**Informações fornecidas**
******
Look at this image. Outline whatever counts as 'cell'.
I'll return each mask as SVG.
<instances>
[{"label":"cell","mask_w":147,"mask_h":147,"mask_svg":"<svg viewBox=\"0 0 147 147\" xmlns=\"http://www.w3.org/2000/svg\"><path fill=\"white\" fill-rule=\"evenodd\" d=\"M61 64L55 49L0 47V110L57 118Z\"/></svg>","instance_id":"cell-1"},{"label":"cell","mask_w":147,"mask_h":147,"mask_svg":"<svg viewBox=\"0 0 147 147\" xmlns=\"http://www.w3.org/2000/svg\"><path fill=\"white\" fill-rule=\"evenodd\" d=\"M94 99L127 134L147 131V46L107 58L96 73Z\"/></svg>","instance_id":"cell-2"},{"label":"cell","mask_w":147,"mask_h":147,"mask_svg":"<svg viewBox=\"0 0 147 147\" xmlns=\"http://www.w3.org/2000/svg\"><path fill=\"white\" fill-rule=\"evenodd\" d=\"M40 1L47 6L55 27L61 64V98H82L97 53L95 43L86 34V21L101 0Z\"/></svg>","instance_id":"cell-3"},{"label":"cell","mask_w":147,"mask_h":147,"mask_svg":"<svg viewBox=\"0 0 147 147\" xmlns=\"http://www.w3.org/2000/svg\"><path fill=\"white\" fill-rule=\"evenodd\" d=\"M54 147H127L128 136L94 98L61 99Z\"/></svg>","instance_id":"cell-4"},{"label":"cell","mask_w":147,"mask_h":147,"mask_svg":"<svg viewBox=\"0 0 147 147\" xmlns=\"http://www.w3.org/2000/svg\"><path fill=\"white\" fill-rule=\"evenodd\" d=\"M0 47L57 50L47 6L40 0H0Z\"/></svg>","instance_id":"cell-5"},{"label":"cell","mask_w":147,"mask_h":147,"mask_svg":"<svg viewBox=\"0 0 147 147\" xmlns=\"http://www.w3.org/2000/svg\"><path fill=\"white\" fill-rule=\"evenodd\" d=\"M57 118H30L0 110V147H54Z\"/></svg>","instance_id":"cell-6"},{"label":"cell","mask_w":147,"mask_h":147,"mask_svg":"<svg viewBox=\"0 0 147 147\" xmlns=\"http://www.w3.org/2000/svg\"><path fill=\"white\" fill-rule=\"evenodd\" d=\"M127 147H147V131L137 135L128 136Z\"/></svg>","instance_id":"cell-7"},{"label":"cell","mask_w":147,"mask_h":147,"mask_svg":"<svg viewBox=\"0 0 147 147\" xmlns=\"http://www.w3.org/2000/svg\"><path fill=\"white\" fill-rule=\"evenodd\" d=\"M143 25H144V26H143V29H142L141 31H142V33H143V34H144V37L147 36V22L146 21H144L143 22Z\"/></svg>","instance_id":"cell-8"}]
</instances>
******
**Instrução escrita**
Pode repetir todos os registros acima, linha por linha e sem nenhuma alteração?

**Resultado da tarefa**
Look at this image. Outline whatever counts as 'cell'.
I'll return each mask as SVG.
<instances>
[{"label":"cell","mask_w":147,"mask_h":147,"mask_svg":"<svg viewBox=\"0 0 147 147\" xmlns=\"http://www.w3.org/2000/svg\"><path fill=\"white\" fill-rule=\"evenodd\" d=\"M61 64L55 49L0 47V110L57 118Z\"/></svg>","instance_id":"cell-1"},{"label":"cell","mask_w":147,"mask_h":147,"mask_svg":"<svg viewBox=\"0 0 147 147\" xmlns=\"http://www.w3.org/2000/svg\"><path fill=\"white\" fill-rule=\"evenodd\" d=\"M94 99L127 134L147 131V46L107 58L96 73Z\"/></svg>","instance_id":"cell-2"},{"label":"cell","mask_w":147,"mask_h":147,"mask_svg":"<svg viewBox=\"0 0 147 147\" xmlns=\"http://www.w3.org/2000/svg\"><path fill=\"white\" fill-rule=\"evenodd\" d=\"M40 1L47 6L55 27L61 64V98H82L97 53L95 43L86 34V21L101 0Z\"/></svg>","instance_id":"cell-3"},{"label":"cell","mask_w":147,"mask_h":147,"mask_svg":"<svg viewBox=\"0 0 147 147\" xmlns=\"http://www.w3.org/2000/svg\"><path fill=\"white\" fill-rule=\"evenodd\" d=\"M54 147H127L128 136L94 98L61 99Z\"/></svg>","instance_id":"cell-4"},{"label":"cell","mask_w":147,"mask_h":147,"mask_svg":"<svg viewBox=\"0 0 147 147\" xmlns=\"http://www.w3.org/2000/svg\"><path fill=\"white\" fill-rule=\"evenodd\" d=\"M0 47L57 50L47 6L40 0H0Z\"/></svg>","instance_id":"cell-5"},{"label":"cell","mask_w":147,"mask_h":147,"mask_svg":"<svg viewBox=\"0 0 147 147\" xmlns=\"http://www.w3.org/2000/svg\"><path fill=\"white\" fill-rule=\"evenodd\" d=\"M57 118H30L0 110V147H54Z\"/></svg>","instance_id":"cell-6"},{"label":"cell","mask_w":147,"mask_h":147,"mask_svg":"<svg viewBox=\"0 0 147 147\" xmlns=\"http://www.w3.org/2000/svg\"><path fill=\"white\" fill-rule=\"evenodd\" d=\"M127 147H147V131L137 135L128 136Z\"/></svg>","instance_id":"cell-7"},{"label":"cell","mask_w":147,"mask_h":147,"mask_svg":"<svg viewBox=\"0 0 147 147\" xmlns=\"http://www.w3.org/2000/svg\"><path fill=\"white\" fill-rule=\"evenodd\" d=\"M143 25H144V26H143V29H142L141 31H142V33H143V34H144V37L147 36V22L146 21H144L143 22Z\"/></svg>","instance_id":"cell-8"}]
</instances>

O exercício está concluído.